Kritik: Die Wissenschaft ist sich beim Thema Schnelllesen noch uneins, wie Radach sagt. Seine Forschung weist auf das Potenzial hin, eine Gruppe von nordamerikanischen Forschern kam allerdings jüngst in einer umfassenden Analyse zum Schluss, dass eine Temposteigerung mit einem Verständnisverlust einhergeht.

«Es gibt keine schnelle und einfache Vorgehensweise, die uns erlaubt, einen Text schneller zu lesen und dabei auf dem gleichen Niveau zu verstehen wie beim aufmerksamen Lesen», heißt es in der Studie. Wer allerdings in der Sprache versierter wird, könne auch schneller Text verarbeiten, etwa weil ihm seltene Wörter geläufig sind. Von Kim Alexander Zickenheiner, dpa

 

Fantastische Lesegeschwindigkeiten

Eine Dreiviertelstunde soll eine englische Schnellleserin 2007 gebraucht haben, um den kompletten neuen Harry-Potter-Roman zu lesen. Das ist eine Geschwindigkeit von rund 4200 Wörtern pro Minute. Andere Leser nehmen für sich ein noch deutlich höheres Tempo in Anspruch.
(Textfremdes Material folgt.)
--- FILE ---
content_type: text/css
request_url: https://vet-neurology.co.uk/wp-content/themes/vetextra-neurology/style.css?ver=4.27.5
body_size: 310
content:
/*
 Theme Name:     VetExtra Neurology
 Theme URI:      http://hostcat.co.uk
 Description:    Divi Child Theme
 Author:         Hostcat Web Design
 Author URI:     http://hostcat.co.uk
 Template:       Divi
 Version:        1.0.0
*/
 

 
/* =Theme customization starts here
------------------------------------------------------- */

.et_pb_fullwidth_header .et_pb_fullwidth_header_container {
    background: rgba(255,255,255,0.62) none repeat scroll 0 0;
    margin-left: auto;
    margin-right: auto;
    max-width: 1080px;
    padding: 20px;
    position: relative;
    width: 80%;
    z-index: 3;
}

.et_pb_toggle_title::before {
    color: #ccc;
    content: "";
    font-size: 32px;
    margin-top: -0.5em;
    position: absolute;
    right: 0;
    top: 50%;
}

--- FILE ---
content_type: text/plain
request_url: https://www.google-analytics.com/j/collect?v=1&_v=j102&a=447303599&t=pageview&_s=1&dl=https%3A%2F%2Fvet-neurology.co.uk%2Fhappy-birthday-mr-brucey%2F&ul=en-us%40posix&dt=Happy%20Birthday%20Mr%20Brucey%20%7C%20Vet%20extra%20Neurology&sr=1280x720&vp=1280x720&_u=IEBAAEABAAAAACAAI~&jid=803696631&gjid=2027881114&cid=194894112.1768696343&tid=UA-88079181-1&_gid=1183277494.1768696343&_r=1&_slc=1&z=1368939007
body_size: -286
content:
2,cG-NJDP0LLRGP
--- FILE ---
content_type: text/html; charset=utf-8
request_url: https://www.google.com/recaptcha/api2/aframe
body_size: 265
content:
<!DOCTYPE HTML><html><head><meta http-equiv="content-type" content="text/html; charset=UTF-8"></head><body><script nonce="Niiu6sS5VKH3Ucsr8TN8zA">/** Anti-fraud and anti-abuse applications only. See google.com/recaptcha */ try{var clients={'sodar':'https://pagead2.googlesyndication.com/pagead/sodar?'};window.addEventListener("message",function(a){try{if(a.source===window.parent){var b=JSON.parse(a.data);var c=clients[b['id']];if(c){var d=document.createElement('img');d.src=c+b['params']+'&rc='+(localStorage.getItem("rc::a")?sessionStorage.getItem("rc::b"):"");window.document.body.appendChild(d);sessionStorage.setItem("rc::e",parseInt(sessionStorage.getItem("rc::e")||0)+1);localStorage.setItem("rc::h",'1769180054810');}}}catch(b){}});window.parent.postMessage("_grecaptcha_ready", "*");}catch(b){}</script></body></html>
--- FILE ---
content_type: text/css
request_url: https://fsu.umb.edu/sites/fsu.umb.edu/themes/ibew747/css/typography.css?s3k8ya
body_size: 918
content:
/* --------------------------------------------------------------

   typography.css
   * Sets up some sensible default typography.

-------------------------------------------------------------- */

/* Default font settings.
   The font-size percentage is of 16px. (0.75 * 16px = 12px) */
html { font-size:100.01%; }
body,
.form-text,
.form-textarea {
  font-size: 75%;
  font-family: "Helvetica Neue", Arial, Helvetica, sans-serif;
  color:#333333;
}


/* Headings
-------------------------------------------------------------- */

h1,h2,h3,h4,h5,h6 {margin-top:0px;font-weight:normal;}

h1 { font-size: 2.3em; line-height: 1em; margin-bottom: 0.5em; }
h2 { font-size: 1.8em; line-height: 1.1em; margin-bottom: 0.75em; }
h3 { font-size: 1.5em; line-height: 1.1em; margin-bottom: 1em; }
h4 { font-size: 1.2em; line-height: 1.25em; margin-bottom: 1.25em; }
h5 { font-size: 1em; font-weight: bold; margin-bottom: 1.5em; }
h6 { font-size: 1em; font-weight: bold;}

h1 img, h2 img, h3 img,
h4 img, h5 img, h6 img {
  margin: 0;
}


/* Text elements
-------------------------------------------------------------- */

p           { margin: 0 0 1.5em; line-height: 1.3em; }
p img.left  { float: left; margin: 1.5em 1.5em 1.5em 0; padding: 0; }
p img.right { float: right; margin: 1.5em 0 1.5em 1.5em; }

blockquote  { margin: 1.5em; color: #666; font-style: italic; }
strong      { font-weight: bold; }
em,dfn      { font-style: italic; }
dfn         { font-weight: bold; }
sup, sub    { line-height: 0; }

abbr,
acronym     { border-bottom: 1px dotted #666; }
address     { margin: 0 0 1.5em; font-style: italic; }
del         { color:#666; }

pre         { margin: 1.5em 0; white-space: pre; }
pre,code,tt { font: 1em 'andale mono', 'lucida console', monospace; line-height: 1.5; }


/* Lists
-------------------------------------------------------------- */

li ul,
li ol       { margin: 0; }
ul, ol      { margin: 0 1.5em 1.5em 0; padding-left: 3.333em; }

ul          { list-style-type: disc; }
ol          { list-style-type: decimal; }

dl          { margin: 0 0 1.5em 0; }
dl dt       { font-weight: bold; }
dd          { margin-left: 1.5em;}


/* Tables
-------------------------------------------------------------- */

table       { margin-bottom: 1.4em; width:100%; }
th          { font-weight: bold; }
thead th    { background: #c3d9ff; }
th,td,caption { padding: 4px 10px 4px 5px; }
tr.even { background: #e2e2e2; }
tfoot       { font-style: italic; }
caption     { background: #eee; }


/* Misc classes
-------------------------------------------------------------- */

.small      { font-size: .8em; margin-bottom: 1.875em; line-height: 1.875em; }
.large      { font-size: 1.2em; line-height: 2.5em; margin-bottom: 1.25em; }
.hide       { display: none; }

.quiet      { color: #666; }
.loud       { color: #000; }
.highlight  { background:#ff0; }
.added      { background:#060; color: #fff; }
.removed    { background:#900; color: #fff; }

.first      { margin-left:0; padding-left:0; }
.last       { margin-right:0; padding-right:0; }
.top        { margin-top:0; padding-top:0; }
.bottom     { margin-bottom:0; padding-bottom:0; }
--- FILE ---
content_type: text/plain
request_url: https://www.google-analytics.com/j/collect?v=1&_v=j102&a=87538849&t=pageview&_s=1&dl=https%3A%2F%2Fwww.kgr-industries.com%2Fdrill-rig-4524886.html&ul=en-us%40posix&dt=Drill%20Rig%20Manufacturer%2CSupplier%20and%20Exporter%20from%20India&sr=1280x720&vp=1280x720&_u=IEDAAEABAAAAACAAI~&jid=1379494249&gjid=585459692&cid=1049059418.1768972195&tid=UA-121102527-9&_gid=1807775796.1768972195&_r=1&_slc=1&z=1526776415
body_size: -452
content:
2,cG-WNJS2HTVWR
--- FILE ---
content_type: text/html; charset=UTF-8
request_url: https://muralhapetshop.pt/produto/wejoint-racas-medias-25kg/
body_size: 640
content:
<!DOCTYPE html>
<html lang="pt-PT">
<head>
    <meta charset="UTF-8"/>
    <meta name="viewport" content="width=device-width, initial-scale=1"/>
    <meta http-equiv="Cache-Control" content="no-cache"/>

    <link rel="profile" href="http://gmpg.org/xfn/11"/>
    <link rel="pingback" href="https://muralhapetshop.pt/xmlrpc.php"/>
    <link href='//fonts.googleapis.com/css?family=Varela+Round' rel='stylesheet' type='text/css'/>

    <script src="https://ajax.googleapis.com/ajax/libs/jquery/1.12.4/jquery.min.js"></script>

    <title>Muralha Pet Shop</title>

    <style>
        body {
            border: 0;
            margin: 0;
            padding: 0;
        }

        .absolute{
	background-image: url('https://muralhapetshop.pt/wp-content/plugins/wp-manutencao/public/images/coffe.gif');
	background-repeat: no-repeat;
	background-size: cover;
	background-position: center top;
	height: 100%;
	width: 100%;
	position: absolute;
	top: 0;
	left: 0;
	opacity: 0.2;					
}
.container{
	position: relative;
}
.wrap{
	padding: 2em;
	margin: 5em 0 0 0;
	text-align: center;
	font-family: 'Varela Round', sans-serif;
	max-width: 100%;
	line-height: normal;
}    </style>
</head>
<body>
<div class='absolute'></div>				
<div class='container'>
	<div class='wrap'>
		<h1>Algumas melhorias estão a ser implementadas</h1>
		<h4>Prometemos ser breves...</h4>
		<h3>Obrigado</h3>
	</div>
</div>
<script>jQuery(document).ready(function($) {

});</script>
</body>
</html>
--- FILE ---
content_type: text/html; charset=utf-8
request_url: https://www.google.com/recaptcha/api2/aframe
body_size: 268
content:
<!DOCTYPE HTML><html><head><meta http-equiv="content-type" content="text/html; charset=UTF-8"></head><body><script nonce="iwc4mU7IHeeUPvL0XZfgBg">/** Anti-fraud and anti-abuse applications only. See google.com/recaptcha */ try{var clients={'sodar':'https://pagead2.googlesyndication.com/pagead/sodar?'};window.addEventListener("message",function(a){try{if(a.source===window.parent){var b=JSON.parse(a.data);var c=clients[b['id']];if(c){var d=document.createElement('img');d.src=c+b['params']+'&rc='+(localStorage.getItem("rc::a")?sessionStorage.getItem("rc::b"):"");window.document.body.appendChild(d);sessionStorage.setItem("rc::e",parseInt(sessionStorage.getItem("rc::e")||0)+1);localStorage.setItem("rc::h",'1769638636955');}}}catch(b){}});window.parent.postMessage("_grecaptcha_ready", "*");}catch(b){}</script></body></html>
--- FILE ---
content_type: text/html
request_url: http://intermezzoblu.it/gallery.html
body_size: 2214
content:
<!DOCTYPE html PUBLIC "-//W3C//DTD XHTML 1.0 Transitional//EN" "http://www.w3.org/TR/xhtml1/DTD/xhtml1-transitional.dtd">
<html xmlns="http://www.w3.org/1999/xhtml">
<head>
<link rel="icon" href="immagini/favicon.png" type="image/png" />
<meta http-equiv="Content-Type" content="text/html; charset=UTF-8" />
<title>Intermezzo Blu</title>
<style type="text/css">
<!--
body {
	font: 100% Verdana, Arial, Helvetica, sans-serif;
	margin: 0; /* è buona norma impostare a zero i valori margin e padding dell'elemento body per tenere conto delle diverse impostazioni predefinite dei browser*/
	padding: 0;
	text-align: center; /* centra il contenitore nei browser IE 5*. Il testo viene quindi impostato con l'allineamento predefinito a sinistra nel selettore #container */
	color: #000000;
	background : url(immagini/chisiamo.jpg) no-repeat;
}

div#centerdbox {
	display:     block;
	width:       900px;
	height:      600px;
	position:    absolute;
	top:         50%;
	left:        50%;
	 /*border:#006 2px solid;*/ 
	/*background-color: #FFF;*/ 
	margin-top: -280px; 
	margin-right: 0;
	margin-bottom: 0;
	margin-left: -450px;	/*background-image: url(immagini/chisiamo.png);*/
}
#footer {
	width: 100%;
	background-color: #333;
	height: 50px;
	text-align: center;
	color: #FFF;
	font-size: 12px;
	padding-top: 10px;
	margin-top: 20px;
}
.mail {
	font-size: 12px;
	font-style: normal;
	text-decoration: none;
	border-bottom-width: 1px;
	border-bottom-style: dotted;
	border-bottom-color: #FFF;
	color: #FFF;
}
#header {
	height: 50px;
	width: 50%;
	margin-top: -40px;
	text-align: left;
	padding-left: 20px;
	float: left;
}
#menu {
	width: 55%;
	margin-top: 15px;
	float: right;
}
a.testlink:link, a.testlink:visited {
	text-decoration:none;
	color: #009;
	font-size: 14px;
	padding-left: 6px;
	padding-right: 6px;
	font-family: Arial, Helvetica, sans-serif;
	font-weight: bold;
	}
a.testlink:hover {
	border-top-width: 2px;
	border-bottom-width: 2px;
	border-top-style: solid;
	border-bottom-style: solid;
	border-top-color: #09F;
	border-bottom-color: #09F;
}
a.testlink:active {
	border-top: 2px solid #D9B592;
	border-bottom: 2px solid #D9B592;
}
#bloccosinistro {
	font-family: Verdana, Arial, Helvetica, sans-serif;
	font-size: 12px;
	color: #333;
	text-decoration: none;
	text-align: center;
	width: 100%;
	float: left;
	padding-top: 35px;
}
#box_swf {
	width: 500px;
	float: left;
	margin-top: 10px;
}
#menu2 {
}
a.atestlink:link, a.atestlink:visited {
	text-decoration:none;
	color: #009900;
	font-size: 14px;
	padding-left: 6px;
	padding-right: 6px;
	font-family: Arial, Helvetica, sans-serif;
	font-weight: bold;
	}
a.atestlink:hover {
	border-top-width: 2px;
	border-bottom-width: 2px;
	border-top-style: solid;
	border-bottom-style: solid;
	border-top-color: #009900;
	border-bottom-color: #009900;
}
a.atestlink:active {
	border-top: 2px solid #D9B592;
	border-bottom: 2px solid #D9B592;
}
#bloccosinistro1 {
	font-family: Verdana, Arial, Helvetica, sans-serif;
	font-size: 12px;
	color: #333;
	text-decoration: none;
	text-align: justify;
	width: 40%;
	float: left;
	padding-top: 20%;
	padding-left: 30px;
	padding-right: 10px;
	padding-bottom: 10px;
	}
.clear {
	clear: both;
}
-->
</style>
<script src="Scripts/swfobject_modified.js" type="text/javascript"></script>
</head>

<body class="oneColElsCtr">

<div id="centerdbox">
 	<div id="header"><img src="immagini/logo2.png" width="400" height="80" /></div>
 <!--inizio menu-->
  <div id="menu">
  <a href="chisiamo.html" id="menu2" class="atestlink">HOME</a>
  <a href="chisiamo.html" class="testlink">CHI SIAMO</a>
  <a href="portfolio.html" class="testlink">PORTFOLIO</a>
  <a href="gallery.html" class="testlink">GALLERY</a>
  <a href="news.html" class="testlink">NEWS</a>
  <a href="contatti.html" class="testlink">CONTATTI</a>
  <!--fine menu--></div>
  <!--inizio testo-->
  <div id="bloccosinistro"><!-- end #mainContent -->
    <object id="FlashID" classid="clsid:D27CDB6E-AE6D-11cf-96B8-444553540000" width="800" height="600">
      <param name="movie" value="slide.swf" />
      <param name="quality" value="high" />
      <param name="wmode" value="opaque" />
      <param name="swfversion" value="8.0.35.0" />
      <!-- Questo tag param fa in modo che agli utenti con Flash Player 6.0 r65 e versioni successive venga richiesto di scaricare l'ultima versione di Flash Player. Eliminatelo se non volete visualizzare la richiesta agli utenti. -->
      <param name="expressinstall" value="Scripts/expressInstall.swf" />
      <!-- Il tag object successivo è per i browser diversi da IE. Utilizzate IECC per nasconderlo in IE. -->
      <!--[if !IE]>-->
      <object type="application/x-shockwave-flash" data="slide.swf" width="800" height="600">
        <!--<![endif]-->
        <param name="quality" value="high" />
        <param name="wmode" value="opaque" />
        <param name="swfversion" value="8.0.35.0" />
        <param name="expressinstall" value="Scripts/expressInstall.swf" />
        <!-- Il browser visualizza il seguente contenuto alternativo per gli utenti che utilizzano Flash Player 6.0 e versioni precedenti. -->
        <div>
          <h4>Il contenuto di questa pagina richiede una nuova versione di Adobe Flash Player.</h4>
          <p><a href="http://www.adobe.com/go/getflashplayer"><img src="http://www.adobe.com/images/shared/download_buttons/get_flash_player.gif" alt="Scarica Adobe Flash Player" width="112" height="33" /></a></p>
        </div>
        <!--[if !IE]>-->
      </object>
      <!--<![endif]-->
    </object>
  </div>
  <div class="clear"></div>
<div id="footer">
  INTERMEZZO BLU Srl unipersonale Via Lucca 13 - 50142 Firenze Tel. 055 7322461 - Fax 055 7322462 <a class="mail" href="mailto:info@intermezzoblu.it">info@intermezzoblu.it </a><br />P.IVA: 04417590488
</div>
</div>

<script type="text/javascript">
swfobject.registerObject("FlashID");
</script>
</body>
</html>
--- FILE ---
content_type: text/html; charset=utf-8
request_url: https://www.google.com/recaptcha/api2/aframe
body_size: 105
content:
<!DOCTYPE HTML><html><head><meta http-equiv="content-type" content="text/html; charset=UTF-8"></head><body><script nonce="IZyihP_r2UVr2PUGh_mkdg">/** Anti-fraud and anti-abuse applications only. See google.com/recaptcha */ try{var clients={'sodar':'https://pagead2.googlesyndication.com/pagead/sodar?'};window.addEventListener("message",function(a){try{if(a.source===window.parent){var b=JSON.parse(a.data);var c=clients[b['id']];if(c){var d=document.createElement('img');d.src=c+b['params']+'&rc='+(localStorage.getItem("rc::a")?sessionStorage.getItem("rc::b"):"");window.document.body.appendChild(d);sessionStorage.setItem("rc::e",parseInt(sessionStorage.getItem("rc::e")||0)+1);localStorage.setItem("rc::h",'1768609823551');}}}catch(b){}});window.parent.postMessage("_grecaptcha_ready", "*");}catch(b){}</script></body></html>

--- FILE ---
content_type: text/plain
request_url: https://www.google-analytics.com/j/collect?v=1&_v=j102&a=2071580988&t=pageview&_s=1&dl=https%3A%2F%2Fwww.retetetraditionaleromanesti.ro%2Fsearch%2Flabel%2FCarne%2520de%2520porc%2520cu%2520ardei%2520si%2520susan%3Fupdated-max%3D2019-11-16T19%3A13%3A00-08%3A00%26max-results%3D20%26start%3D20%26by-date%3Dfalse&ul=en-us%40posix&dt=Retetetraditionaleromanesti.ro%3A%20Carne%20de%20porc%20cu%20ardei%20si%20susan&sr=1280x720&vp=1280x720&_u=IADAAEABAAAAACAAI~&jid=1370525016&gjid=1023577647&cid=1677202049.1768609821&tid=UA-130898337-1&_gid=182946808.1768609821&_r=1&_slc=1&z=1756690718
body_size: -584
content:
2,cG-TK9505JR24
Leseforscher Ralph Radach zufolge gibt es speziell begabte Menschen, die mit jahrelangem Training sehr hohe Geschwindigkeiten erreichen können – und dabei den Text immer noch recht gut verstehen. In Deutschland gebe es nur sehr wenige Angebote für sehr teure und arbeitsintensive Kurse, die ein solches «optisches Schnelllesen» lehren, sagt Peter Rösler, Vorsitzender der Deutschen Gesellschaft für Schnelllesen. Eine Erfolgsgarantie gebe es nicht, der Erfahrung nach schaffe es jeder Zweite, die Technik zu erlernen.

Ein Ansatz zum Schnelllesen sind Programme, die nur einzelne Wörter in schneller Abfolge auf dem Bildschirm anzeigen. Die Idee nennt sich RSVP (englische Abkürzung für rapide aufeinanderfolgende visuelle Präsentation). Dabei soll die Anzeige so positioniert sein, dass das Auge stets auf den gleichen Punkt fokussiert ist. Solche Systeme gibt es unter anderem in bestimmten Apps und als Plugin für den Browser. Leseforscher Ralph Radach ist skeptisch: Viele Untersuchungen hätten große Nachteile gezeigt. Die Anzeige beeinträchtige den Lesefluss und verhindere die Erfassung von Wortgruppen sowie den Blick zurück bei Verständnisproblemen. Für einfache, kurze Texte auf kleinen Bildschirmen (etwa einer Smartwatch) könnten die Systeme aber ihren Nutzen haben.